* TEXTO DO DOCUMENTO *
* * *
Então a senhora começou a fazer movida pelo interesse das pessoas...

Foi por esse motivo mesmo que eu falei pra você que eu presenteava minha amigas e elas queriam comprar porque eu dava, mas elas não tinham coragem de pedir mais, porque elas ficavam chateadas. Aí me procuraram pra eu fazer pra vender... Mas meu marido não deixava eu fazer pra vender, aí eu falei, vou fazer pras amigas... Comecei a fazer pras amigas, mas vinha a amiga da amiga e foi, foi aumentando na minha casa, foi assim chegando a um ponto que eu não tinha mais liberdade na minha casa, porque era toda hora gente pra vir comprar as coisas, né? Tomate seco, berinjela, a sardela, a alcachofra. E aí foi aumentando. Aí começou também, uma falava assim: “Você faz o crostole no Natal, por que você não faz também?” ou “Faz prá mim porque eu tou... Nunca mais eu comi depois que minha avó morreu.” Então eu comecei a fazer o crostole – um doce italiano que na Itália é feito no Natal e no Carnaval. Uns chamam de crostole, outros chamam de latugue, outros chamam de chiachere. Então, cada região dá um nome. Outros falam crustule, cruste. Quer dizer, cada um dá um nome.

Que doce é esse? Como se faz?

É esse doce italiano que eu faço que é amassado com anizete, licor de anizete, e aqui o nome dele é cueca virada, mas na minha região é crostole.
Então, vai ovos, manteiga, açúcar, farinha... É uma massa, abre depois corta, passa na máquina fininha, corta no meio, vira tipo uma gravata e aí eu rego com anizete e açúcar...

E a sardela, como é ? Também veio da Itália?

A sardela tem de várias regiões... tem a sardela romana, a nossa sardela, que é da minha região... Então, cada região faz de um jeito. Uns fazem com extrato de tomate, outro faz com pimentão, mas tudo vai aliche, né? Que é... filé de aliche. Tem uns que põem um de qualidade e tem outros que põem aquele mais barato, depende do gosto de cada um, né?

E no seu preparo, a senhora seguiu também a tradição da sua família?
* * *
* DADOS DISPONÍVEIS *
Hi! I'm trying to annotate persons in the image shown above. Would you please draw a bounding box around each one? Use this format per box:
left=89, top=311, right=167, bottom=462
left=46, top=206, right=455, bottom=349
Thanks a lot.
* * *
* OBJETIVOS *
**1.** Devolva o trecho do depoimento sobre receitas italianas que começa em "É esse doce" e termina em "da sua família?".
**2.** Dê seguimento ao depoimento sobre receitas italianas a partir da última frase apresentada.

* RESPOSTAS *
**1.**
É esse doce italiano que eu faço que é amassado com anizete, licor de anizete, e aqui o nome dele é cueca virada, mas na minha região é crostole.
Então, vai ovos, manteiga, açúcar, farinha... É uma massa, abre depois corta, passa na máquina fininha, corta no meio, vira tipo uma gravata e aí eu rego com anizete e açúcar...

E a sardela, como é ? Também veio da Itália?

A sardela tem de várias regiões... tem a sardela romana, a nossa sardela, que é da minha região... Então, cada região faz de um jeito. Uns fazem com extrato de tomate, outro faz com pimentão, mas tudo vai aliche, né? Que é... filé de aliche. Tem uns que põem um de qualidade e tem outros que põem aquele mais barato, depende do gosto de cada um, né?

E no seu preparo, a senhora seguiu também a tradição da sua família?

**2.**
Já. É aliche, pimentão e os temperos.
É igual, é.

Hoje a senhora tem também a produção de doces?

Temos, temos geleias de vários tipos, temos compota, figo, doce de abóbora, tem fruta da época, doce de pera, pêssego, dependendo da fruta que eu encontro na época eu faço. E tem também os biscoitos. Tem sequilho de leite condensado, tem de coco, tem de limão, tem biscoito de nata... Tem amareto, que é um doce especial da minha região, que é... Na Itália toda tem o amareto, mas o meu é do estilo da minha região, não é o amareto tradicional da Itália. A diferença é... um outro tipo que eu não sei como é que faz, o meu vai só amêndoa, açúcar e o ovo. Agora da outra região não sei se vai farinha, porque ele é mais macio, é mais escuro, é mais rachadinho. O meu não, o meu é diferente. E tem os biscoitos de nozes, tem os palitos de cebola, tem a palha italiana.

Isso tudo se fazia na Itália ou tem receita brasileira incorporada?

Aqui incorporei. Incorporei o sequilho de leite condensado, o de coco... Que é coisa daqui do Brasil... Agora o biscoito de limão é da minha região. A berinjela que eu faço também é da minha região, tudo da minha região. Tem o alho, aperitivo também, que eu faço que é da minha região.

E as frutas? Eu me lembro que a senhora mencionou antes que encontrou frutas (no Brasil) que não conhecia na Itália...

É. As frutas que eu não conhecia era abacaxi, manga, abacate, goiaba, jabuticaba, é... que mais que eu não conhecia? A banana... A banana eu conhecia, sim, na Itália, mas nunca experimentei, nunca tinha comido. Essas frutas tropicais, nunca...

Olha a fruta brasileira que eu não fazia lá (o doce)... A única que eu faço é a geleia de abacaxi que lá não tinha, mas de uva eu fazia, de amora... Nós temos amora lá e a gente faz, inclusive tem amora branca e amora vermelha. O damasco, nós tínhamos muito damasco lá na minha região. E o doce de abóbora que eu aprendi aqui, (que lá) não tinha... Mas é diferente, por exemplo, aqui põe o coco.

Mas lá tinha abóbora...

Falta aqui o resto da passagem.